What DAG generation expects

The DAG generator reads manifest files and creates lightweight wrappers. Your actual pipeline behavior still comes from:

  • the manifest
  • the core runtime
  • any plugin modules referenced by the manifest

That keeps the generated DAG layer intentionally thin.

Package-mode install profiles

For PythonVirtualenvOperator, prefer explicit slim profiles instead of a kitchen-sink install:

airflow:
  task:
    use_virtualenv: true
    requirements:
      - dltaf[clickhouse,sqldb,postgres]==0.2.2

Typical mappings:

  • SQL catalog + PostgreSQL source -> dltaf[clickhouse,sqldb,postgres]
  • Oracle query mode -> dltaf[clickhouse,sqldb,oracle]
  • MongoDB -> dltaf[clickhouse,mongodb]
  • private ClickHouse + Vault flows -> dltaf[runtime]

Secrets in Airflow

The same manifest connection sections work in Airflow because dltaf resolves them into environment variables before execution.

Typical pattern:

connections:
  source:
    kind: postgres
    airflow_variable_prefix: SMOKE_SQLDB__
  destination:
    kind: clickhouse
    airflow_variable_prefix: CLICKHOUSE__

You can also continue to use Vault refs if your runtime environment already has Vault authentication configured.

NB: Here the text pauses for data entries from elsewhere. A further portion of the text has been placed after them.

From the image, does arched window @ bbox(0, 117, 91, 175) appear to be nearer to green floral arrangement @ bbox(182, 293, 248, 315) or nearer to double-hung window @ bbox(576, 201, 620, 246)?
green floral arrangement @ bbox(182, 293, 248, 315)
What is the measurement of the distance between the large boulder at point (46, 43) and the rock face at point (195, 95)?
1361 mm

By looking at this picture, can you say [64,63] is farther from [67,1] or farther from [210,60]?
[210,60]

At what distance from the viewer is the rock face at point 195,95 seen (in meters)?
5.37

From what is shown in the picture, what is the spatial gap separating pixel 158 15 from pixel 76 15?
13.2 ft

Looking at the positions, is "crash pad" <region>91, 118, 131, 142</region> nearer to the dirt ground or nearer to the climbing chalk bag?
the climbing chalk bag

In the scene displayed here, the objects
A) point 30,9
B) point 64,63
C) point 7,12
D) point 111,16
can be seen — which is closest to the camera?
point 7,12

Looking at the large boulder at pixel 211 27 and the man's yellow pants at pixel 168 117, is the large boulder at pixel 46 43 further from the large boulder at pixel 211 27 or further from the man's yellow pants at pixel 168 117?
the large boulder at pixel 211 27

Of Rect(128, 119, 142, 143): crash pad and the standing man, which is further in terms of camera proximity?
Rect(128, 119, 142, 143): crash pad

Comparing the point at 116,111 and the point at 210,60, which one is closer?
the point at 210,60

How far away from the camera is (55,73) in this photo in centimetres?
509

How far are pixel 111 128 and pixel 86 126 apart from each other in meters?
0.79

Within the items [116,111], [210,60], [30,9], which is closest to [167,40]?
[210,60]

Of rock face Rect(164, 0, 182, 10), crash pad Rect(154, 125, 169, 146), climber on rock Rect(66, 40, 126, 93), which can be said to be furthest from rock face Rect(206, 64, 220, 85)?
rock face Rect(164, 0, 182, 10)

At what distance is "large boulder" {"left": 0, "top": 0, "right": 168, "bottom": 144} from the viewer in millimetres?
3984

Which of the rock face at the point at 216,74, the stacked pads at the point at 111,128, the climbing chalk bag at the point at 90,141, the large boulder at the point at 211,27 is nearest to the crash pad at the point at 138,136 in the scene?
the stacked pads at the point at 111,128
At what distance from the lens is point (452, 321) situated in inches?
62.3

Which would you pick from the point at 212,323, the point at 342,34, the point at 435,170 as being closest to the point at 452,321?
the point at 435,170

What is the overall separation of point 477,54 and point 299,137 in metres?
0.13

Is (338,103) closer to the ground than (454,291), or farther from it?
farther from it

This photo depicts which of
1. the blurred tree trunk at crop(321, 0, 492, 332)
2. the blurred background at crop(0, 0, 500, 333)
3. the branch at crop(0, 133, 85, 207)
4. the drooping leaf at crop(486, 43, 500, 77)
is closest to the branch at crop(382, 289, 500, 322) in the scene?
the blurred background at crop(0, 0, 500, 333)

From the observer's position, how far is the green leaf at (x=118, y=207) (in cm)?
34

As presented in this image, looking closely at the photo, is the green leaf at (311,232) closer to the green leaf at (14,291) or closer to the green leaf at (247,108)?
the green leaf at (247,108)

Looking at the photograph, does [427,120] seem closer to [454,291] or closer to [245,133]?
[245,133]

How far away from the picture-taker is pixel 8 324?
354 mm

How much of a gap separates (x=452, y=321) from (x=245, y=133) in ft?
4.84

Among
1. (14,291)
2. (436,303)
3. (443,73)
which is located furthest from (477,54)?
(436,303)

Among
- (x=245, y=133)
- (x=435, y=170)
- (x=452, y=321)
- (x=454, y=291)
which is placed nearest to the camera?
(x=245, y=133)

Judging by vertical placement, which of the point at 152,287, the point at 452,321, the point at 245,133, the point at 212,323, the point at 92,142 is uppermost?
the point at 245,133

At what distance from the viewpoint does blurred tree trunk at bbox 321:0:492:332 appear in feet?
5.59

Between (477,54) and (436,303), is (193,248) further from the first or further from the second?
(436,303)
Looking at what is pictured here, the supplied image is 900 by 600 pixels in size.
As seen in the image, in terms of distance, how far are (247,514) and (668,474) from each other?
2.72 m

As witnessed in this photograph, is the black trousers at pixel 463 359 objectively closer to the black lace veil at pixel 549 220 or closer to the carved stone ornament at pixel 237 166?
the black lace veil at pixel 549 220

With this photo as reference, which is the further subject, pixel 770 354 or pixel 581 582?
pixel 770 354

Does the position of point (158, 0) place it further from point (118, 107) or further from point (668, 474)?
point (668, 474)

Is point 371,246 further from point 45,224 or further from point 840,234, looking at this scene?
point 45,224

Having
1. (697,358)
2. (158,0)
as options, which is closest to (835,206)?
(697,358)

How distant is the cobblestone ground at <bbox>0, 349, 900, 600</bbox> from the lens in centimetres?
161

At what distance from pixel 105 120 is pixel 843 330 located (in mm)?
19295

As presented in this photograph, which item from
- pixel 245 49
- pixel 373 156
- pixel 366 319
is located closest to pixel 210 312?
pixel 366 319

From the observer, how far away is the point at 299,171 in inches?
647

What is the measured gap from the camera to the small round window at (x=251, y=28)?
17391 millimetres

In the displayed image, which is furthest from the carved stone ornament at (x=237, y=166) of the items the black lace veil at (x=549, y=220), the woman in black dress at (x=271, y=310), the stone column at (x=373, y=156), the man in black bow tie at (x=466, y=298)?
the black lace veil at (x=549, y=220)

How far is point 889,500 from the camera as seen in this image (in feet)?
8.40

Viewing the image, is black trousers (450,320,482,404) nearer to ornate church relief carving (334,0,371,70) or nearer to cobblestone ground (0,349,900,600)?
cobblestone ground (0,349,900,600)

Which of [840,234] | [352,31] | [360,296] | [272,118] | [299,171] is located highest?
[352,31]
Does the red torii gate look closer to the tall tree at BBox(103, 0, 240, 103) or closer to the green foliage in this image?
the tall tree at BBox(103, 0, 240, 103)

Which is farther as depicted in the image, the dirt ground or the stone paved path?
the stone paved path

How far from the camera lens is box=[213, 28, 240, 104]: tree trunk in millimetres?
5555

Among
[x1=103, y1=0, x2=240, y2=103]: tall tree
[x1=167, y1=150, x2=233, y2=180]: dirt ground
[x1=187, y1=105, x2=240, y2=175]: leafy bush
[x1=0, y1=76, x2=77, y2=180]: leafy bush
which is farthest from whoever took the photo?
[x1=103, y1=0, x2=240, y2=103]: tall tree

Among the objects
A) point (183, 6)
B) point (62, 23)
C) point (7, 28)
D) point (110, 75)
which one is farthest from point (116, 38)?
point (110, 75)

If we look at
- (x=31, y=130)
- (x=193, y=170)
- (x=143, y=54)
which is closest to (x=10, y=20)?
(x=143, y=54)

Private plugins in Airflow

Private integrations remain module-based. The important rule is simple:

  • scheduler and worker need the same importable plugin modules

That can be achieved either by:

  • shipping the private modules in the same deployment image
  • or installing them as pinned private packages

Useful environment variables:

  • DLT_RUNNER_PLUGINS
  • DLT_HOOK_PLUGINS
  • DLT_INFRA_CHECK_PLUGINS

For each new pipeline:

  1. manifest lint
  2. manifest run --plan
  3. manifest run --dry-run
  4. generate DAGs
  5. stage smoke run
  6. production rollout

That sequence catches most configuration issues before a scheduler ever picks up the pipeline.